Incendie de l’usine Lubrizol : Des premiers résultats « très rassurants » sur les niveaux de dioxines et d’amiante

Une fumée noire s’échappe de l’usine Lubrizol, à Rouen, le 26 septembre 2019. — Robin Letellier/SIPA

Selon Agnès Buzyn, les premières analyses sur une éventuelle contamination des produits alimentaires par des dioxines dans la zone touchée par l’incendie de l’usine chimique Lubrizol à Rouen sont « très rassurants ».

« Nous avons les premiers résultats qui sont très rassurants sur la dioxine sur les fourrages, les légumes, les fruits et dans le lait », a déclaré la ministre de la Santé. « Mais nous attendons des prélèvements complémentaires pour vérifier (…) qu’après une semaine d’accumulation les prélèvements restent toujours en dessous des seuils reconnus comme ceux de l’environnement normal, et si c’est le cas, nous pourrons lever toutes les restrictions sur l’alimentation dans la zone qui a été touchée par les fumées et les retombées des fumées de l’incendie », a-t-elle ajouté auprès de la chaîne LCI.

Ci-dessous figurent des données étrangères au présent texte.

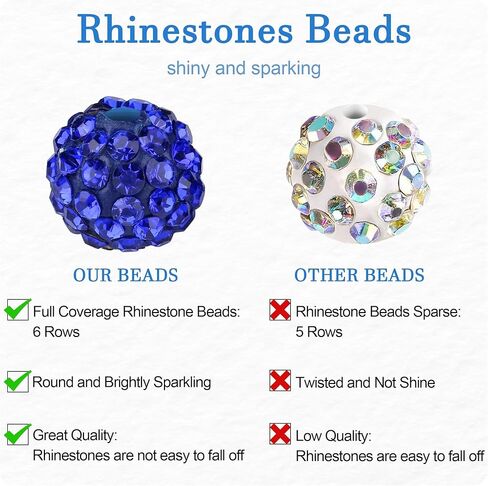 Rhinestones Beads

shiny and sparking

OUR BEADS

Full Coverage Rhinestone Beads: 6 Rows

Round and Brightly Sparkling

Great Quality: Rhinestones are not easy to fall off

OTHER BEADS

Rhinestone Beads Sparse: 5 Rows

Twisted and Not Shine

Low Quality: Rhinestones are easy to fall off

Après le sinistre survenu dans un entrepôt de cette usine produisant des lubrifiants pour automobile, le 26 septembre, la récolte des fruits et légumes a été interdite dans une centaine de communes en Normandie et dans les Hauts-de-France.

« Rien de plus » que la pollution normale à Rouen

Cette déclaration intervient alors que la ministre de la Santé avait déjà tenté de rassurer la population locale, sans succès.

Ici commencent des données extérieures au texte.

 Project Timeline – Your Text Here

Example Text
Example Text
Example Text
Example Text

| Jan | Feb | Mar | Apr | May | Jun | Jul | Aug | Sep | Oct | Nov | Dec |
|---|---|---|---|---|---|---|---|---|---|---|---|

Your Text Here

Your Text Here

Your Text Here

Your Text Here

Agnès Buzyn a par ailleurs expliqué que tout risque lié à l’amiante était écarté en dehors du site industriel et que les hydrocarbures n’étaient présents qu’à l’état de « traces » dans les prélèvements réalisés, mais « rien de plus » que la pollution normale à Rouen.

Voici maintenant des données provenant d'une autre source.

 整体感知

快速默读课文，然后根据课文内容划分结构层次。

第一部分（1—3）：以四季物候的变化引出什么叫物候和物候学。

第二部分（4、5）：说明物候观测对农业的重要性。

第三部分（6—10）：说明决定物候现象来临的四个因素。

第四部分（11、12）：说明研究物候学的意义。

La ministre a également confirmé que l’entreprise voisine du site de Lubrizol, Normandie Logistique, elle aussi partiellement incendiée, n’avait toujours pas précisé quels produits avaient brûlé parmi les 9.050 tonnes stockées avant le sinistre.

« Ça n’est pas un site Seveso classé haut, a-t-elle dit, pour autant nous avons besoin de connaître exactement le type de produits qui a été concerné par l’incendie » pour savoir si des « prélèvements supplémentaires » doivent être faits.